Large segments of the world’s research community refocused in early 2020 in response to the growing COVID-19 pandemic.
Biochemists, epidemiologists, molecular biologists, geneticists and other specialists began working on various ways to model, track and attack the novel coronavirus using the most sophisticated scientific techniques and methods. Those techniques have become increasingly computationally intensive in nature, requiring high-performance computing not always available to the COVID research community.
The multinational semiconductor company Advanced Micro Devices — AMD — stepped into the fight against COVID-19 by supporting 23 organizations in addressing issues such as vaccine development, genetic sequencing and modeling of the outbreak. AMD provides researchers with high-performance computing devices, especially graphics processing units, supported by the AMD Radeon Open Compute (ROCm) platform.
AMD brought in a set of instructors, including William & Mary’s Yifan Sun, to make sure the researchers get the maximum benefit of the combined 12 petaflops of computing capacity. Sun and his fellow instructors are holding a series of online lectures and office hours to get the COVID researchers up to speed on graphics processing unit (GPU) computing and, in particular, the computing language needed.
“Even before COVID, we were writing a book designed for the HIP program language, which is what you need to work with AMD GPUs,” said Sun, an assistant professor in William & Mary’s Department of Computer Science. “The book is not done yet, but almost there. So, the AMD people put together experts in component computing with experts in research for a 10-week session.”
Sun said he has 33 people taking his classes. It’s an international group, with representatives from research institutions in the U.S., Italy, Germany, the U.K., India, France and Canada.
“They’re assistant professors, researchers, Ph.D. students,” he added. “Five of them are from AMD; I think they’re want to take the course to get a better understanding about how to program AMD GPUs and how to improve GPU program performance.”
The researchers are not novices to high performance computing, so Sun says he and the other instructors were able to hit the ground running, introducing the HIP language in the early weeks.
“Then, later on, we dive into performance tuning, invoking libraries and other tools,” he explained. “This is a hyper-focused community.

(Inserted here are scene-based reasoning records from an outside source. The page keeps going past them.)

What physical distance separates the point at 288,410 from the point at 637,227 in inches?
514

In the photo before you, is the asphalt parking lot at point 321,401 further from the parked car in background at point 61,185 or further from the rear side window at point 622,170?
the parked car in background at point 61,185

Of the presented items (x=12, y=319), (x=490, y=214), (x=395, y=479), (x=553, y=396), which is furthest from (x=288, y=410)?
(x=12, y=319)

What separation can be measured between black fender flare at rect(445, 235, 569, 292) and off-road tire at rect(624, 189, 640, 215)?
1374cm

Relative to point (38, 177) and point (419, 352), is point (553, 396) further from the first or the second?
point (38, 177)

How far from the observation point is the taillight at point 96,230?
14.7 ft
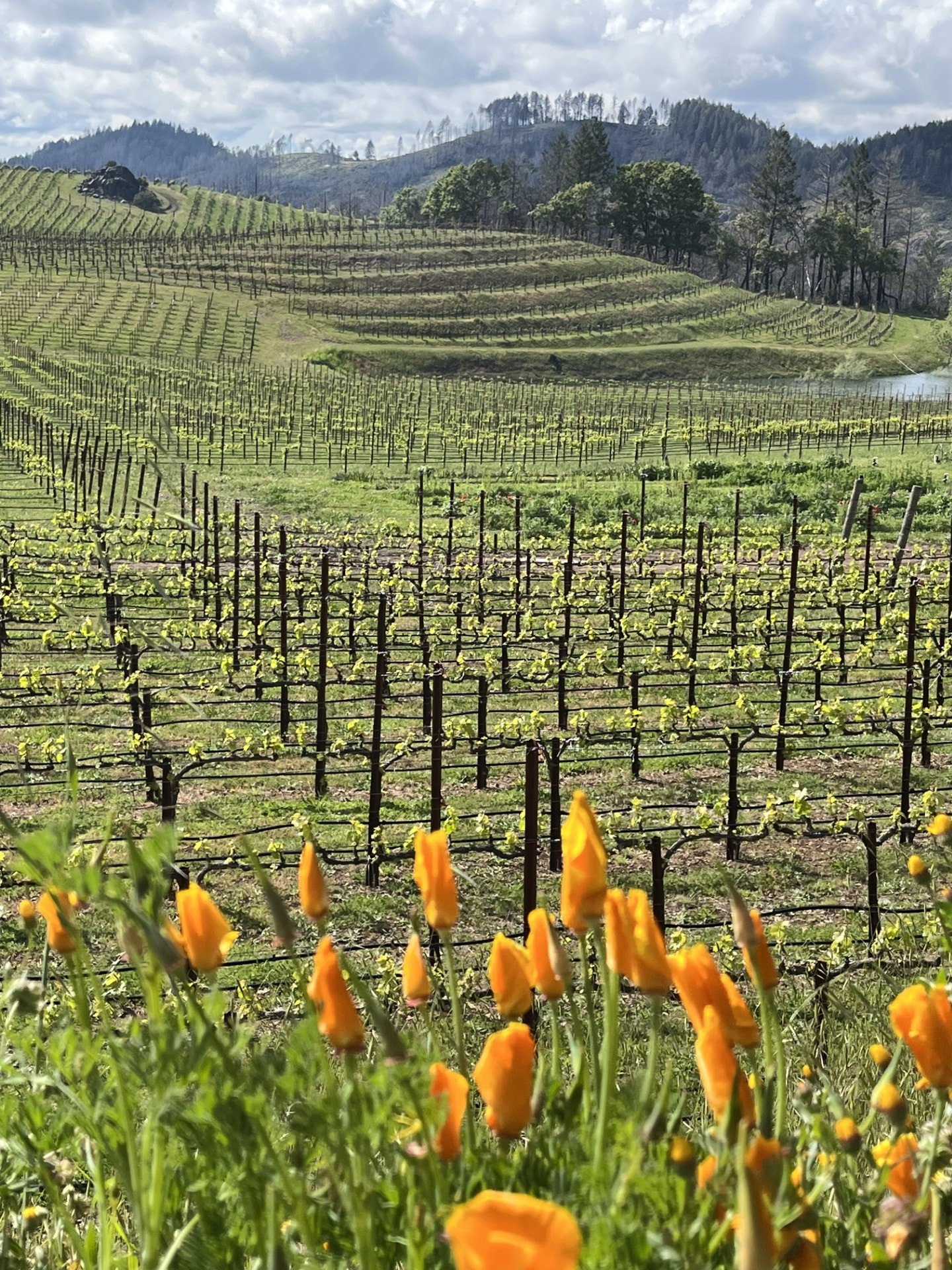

They care about performance. They care about how fast they can get a result.”
The researchers develop their algorithms themselves. Sun said many of the attendees are interested in applying high-performance computing to tasks such as protein folding modeling, as well as gene sequencing and alignment. GPU-based computing shines in such computation-heavy chores, he added.
Sun explained that traditional computer architecture is based on the CPU — the central processing unit. A CPU can have numerous cores, or “brains,” and CPU cores can number into the tens, or hundreds. To link all of those cores, CPU servers communicate from rack-to-rack of servers.
“So the communications between CPU cores are intrinsically very slow,” Sun explained. “But in this initiative, we’re using GPU devices. GPUs are highly parallel, and there are thousands of cores in a single GPU.”
The GPU architecture is much faster, he said, because of the parallel nature and assembly of more cores on a single device. No need for slow fabrics such as an Ethernet cable to communicate computer to computer. Sun said the result is much quicker computation for researchers working to combat the virus causing a global pandemic.
“For common algorithms, GPUs can be hundreds to thousand times faster than CPUs. For more specific algorithms, like gene alignment, I would say at least tens of times faster,” Sun said. “You could think about it reducing a computation assignment from 10 days to one day. That’s a lot of speed-up.”